◆ Complete the following
A – In the Iain M. Banks post, transcribe the passage starting with "Equally questionable is" and going on through "great article, Joseph.".
B – Answer from the Iain M. Banks post:
(i) How many years before the post did Banks announce his cancer?
(ii) Which publication put the piece in print?
(iii) Which Banks book did the first commenter read about 25 years ago?

◆ Text section
============

On Iain M. Banks

I found it very poignant when Iain Banks announced — 4 years ago now — just a few months before his untimely death, that he had inoperable cancer. I resolved then to sit down and write the piece about his Culture novels that I’d been meaning to write forever. I did that in relatively short order. Publishing such a piece, however, proved somewhat more difficult!. Now, however, thanks to Sci Phi Journal, it is in print (here).

This is, by the way, the first half of the piece. The second half should be coming out in the new year.


On Iain M. Banks — 4 Comments

  1. Brilliant piece. I really enjoyed it, and look forward to reading the second half in 2018.
    I’ve been a fan of Banks since I read “Feersum Endjinn” ~25 years ago. I agree that he is the most visionary science fiction writer of the past several decades.

  2. Great read. I’m glad it’s finally published and look forward to the next part.

    On a tangential note, I wonder if by being enamored of the benevolent Culture AI concept you may dismiss the potential for technological unemployment which seems like such an obvious potential disaster in the coming decades, if only because of the huge wealth disparities it’s likely to cause. I feel like this is a surprising omission in your otherwise thorough analysis.

    If people are so useless in the Culture, why would the powers that be keep them around and so fueled by pleasure? How can we be sure that the political powers that be will be so liberal and benign? The idea that rich people will pay exorbitant prices to waste other people’s time (through massages by human hands and other such luxuries) seems questionable as a basis for a non-disfunctional economy. And the economic “fallacy” that jobs can dry up seems based on assumptions that are themselves ungrounded and historically contingent.

    Looking forward to more in part two, and hopefully an eloquent rebuttal to my claims from you in the future. :)

    • “The idea that rich people will pay exorbitant prices to waste other people’s time … seems questionable as a basis for a non-disfunctional economy.”

      Equally questionable is the proposition that the rich will be allowed to stay rich after they seize such a large share of resources.

      We often worry about “the loss of jobs” and technological unemployment, and whether these won’t render the majority of people “useless”. But consider that wage labor is just one mechanism that the rich use to extract labor from the poor. This mechanism is possible because, first, ownership of resources is effectively protected, by law or violence or otherwise, and second, because the poor derive enough benefit from this relationship to basically conform.

      If the majority of people are suddenly unable to lawfully access any resources, why would they stand for that state of affairs? How could the rich possibly defend the notion of property in the face of mass unemployment?

  3. Thanks for the great article, Joseph.

    “[Banks] imagines that the fundamental problem of scarcity has been solved, and so there is no longer any obligation for anyone to work (although, of course, people remain free to do so if they wish).” The end of scarcity is interesting to suppose (I’m also thinking of Keynes and current AI/robot-related concerns), but I like to think of scarcity as a series of scales covering different areas of need/want. For example, what is the fundamental problem of food? Having access to X amount of calories, or XYZ mix of “healthy calories”, where XYZ continues to changes as our knowledge grows and definition of healthy changes? Similarly, what is the fundamental problem of housing? There are roofs, walls, plumbing, electricity, heating/cooling, interior design, and housing considerations yet undiscovered. I don’t know if scarcity, in this sense, is bounded and can be conclusively solved. It can be reduced though.

    An obligation is a sufficiently powerful motivation. As the problem of food moves from “having enough food” to “having the right food”, it seems reasonable to say that food scarcity is declining and, as a result, people’s motivation to work for food is decreasing. However, people who place a sufficiently high value on their health, convenience food, the taste of food, etc., will still feel obligated to work for food. The same exercise can be repeated for the other areas of need/want. The question is, how does this play out on a macro scale? At what point, if any, does 50% of the working age population opt not to work? 75%? 90%? There’s lots of cool stuff out there to pay for!

============

◆ Information supplied
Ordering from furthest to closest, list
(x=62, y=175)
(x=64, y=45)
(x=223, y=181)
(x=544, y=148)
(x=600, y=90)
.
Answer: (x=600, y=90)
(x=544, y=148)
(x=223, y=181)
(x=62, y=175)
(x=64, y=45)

============

◆ Solutions per task
A –
Equally questionable is the proposition that the rich will be allowed to stay rich after they seize such a large share of resources.

      We often worry about “the loss of jobs” and technological unemployment, and whether these won’t render the majority of people “useless”. But consider that wage labor is just one mechanism that the rich use to extract labor from the poor. This mechanism is possible because, first, ownership of resources is effectively protected, by law or violence or otherwise, and second, because the poor derive enough benefit from this relationship to basically conform.

      If the majority of people are suddenly unable to lawfully access any resources, why would they stand for that state of affairs? How could the rich possibly defend the notion of property in the face of mass unemployment?

  3. Thanks for the great article, Joseph.

B –
(i) 4 years
(ii) Sci Phi Journal
(iii) "Feersum Endjinn"